民族の定義もニュートン力学と同様であくまで単なる仮説であり必ずしも普遍性を持つとは限りません。にも関わらず現代では琉球民族の存在を疑うことなく、その定義に合致しそうな歴史的事実を張り付けて論理を構成するケースが見受けられます。もちろん独立論もその一派になりますが、仮に琉球民族の実在を否定されると独立論は成り立たないことになります。そしてこの点に気付いていないことが独立論最大の弱点なのです。

王国の存在イコール民族実在の証明にはならない

かつて我が沖縄では権力者たちが沖縄本島や先島地方を支配した歴史的事実があります。慶長の役(1609年)までは日本や中国に対して独立した権力が実在したと見做しても構わないのですが、だからといって琉球民族が存在した証拠にはなりません。理由は当時の権力者と民間との間に民族意識の共有があったか否かを証明することができないからです。

民族の定義で一番大切なのは”概念の共有”です。

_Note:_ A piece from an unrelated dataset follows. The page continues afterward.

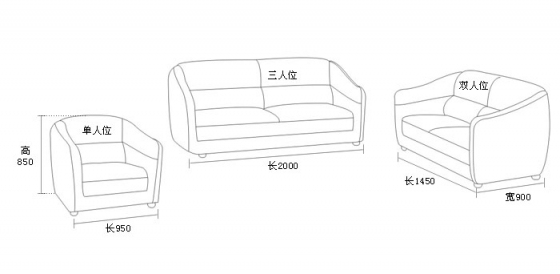 建筑住宅户型的合理尺度（经济型、舒适型、享受型）_6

具体的には社会階層の垣根を越えた民族の概念があったか否かですが、沖縄において階層を超えて概念が共有されたのはアメリカ世時代における復帰運動が最初と言っても過言ではありません。その時は「われわれうちなーんちゅは日本人である」という概念が沖縄全土の隅々までいきわたり復帰運動を盛り上げる原動力となりました。

果たして慶長の役(1609年)以前に社会階層すべてを網羅する民族意識の共有概念があったかどうか、あるいは慶長役後の琉球王国や大日本帝国時代の沖縄県にはそのような発想があったのか、ブログ主は寡聞にして存じませんが琉球民族の実在を前提に論理構成している識者はそのことを証明する義務があります。その手順を踏まずに従来通り民族の存在を前提に独立論を展開しても賢明な沖縄社会の住民たちには金輪際支持を得ることはないとブログ主は確信しているのです。